Sementara latar waktu yang diambil adalah siang hari kala matahari tak bersinar, mendung menggelanyut, serta hembusan angin yang menggidikkan.

Tokoh dan penokohan
Tokoh utama cerita ini adalah Panembahan Podo yang sikapnya tenang, dewasa, dan berkarisma. Bisa membaca perwatakan sesorang meski baru pertama bertemu.
Pangeran Jayasabha, tokoh antagonis yang tidak sabaran, mudah tersulut emosi meski masih bisa mengendalikan diri saat berhadpan dengan Panembahan Poso saat menolak ajakan bersatu bersama Prabu Kertajaya.
Prajurit dan cantrik adalah tokoh figuran yang setia dan patuh pada majikan masing-masin. Prajurit yang cenderung bersikap sama dengan sang Pangeran, tidak sabaran dan sok berkuasa. Sementara cantrik juga sebelas duabelas dengan Sang Panembahan. Kalem dan tenang.

Sudut pandang (POV)
Penulis kali ini menggunakan POV tiga, sebagai dalang yang bisa mengetahui apa saja yang dilakukan dan dirasakan para tokoh.

Gaya bahasa
Meski sebuah historial fiction, gaya bahasa yang digunakan lugas. Bahasa sehari-hari saat ini sehingga memudahkan pembaca memahami arah cerita yang dianggkat.

Amanat
Menurut pengulas, cerita Panembahan Podo ini mengangkat sebuah  amanat bahwa tetap berpegang teguhlah pada kebenaran meski mungkin jalannya akan berliku.
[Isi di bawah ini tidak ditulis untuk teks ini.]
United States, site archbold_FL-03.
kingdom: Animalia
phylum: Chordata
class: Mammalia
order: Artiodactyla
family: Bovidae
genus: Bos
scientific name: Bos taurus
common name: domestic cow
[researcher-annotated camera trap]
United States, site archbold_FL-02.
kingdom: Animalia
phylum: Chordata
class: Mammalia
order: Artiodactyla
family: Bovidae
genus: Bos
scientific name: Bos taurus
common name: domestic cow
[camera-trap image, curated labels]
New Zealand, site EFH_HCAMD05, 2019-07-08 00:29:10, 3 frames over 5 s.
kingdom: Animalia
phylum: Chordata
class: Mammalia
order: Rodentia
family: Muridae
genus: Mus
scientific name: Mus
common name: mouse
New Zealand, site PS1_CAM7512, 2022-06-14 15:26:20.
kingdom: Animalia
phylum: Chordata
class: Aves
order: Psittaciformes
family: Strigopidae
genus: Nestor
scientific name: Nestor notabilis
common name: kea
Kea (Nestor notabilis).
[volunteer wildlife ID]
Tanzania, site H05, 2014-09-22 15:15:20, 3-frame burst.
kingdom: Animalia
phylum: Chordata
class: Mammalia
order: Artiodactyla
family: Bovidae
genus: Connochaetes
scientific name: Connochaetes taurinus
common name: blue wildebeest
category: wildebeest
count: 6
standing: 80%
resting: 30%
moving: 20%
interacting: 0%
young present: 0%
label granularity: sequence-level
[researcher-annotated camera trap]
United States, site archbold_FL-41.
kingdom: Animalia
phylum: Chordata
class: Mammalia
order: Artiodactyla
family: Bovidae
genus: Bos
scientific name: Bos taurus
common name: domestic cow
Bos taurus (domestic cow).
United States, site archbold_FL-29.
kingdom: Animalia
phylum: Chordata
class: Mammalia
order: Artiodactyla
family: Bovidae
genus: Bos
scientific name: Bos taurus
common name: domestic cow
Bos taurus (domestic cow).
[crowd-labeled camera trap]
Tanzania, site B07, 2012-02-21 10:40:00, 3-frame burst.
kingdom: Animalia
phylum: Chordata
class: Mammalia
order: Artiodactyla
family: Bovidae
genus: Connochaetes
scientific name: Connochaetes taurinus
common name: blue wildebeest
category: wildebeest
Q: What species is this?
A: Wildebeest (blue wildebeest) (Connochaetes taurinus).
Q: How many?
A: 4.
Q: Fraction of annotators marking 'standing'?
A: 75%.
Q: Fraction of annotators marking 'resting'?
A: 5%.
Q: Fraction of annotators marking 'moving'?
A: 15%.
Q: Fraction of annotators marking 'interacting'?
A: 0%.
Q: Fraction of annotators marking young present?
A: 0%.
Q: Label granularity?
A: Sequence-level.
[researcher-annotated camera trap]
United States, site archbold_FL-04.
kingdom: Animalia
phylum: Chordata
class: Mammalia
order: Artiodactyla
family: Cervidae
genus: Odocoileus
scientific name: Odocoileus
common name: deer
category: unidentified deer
Terdapat pesan juga bahwa sekuat apa pun sang penguasa jika dalam tampuk kepemimpinannya terdapat penyelewengan, ketidakadilan, dan hal-hal yang menyalahi aturan maka lambat laun rakyat akan memiki sebuah kekuatan untuk memberontak guna menghentikan kesewenangan tersebut.

Unsur Ekstrinsik
Kelebihan
Panembahan Podo sebuah cerita historial fiction yang menggunakan pendekatan lugas dengan gaya bahsa sehari-hari sehingga mudah dicerna pembaca. Pesannya tersampaikan dengan epik tanpa kesan menggurui.
Twist ending yang digunakan akhirnya mengundang penasaran pembaca. Terutama saat disebut sebuah nama, Ken Arok.
“Siapa Ken Arok?”
“Apa hubungannya dengan Prabu Kertajaya?”

Kekurangan
Lepas dari keseluruhan cerita yang luar biasa, cerita historial fiction ini merupakan cerita sejarah yang justru sangat kurang mengangkat tentang history-nya. Pembaca yang terpancing harus mencari info lebih banyak tentang Kerajaan Kediri. Bagi yang tidak tertarik, maka tidak mendapat cukup info dari ceirta ini.

Saran
Akhirnya di akhir ulasan ini, pengulas hanya mampu memberikan sedikit masukan agar ke depan penulis cukup proporsional dalam memberikan info sejarah dan ‘sisipan’ fiksi dalam karya. Sehingga pembaca selain terhibur juga mendapat pengetahuan dari cerita yang dibaca.

Demikian sedikit yang bisa disampaikan pengulas. Semoga yang sedikit ini memberi warna tersendiri pada cerita-cerita historial fiction yang ada. Terima kasih.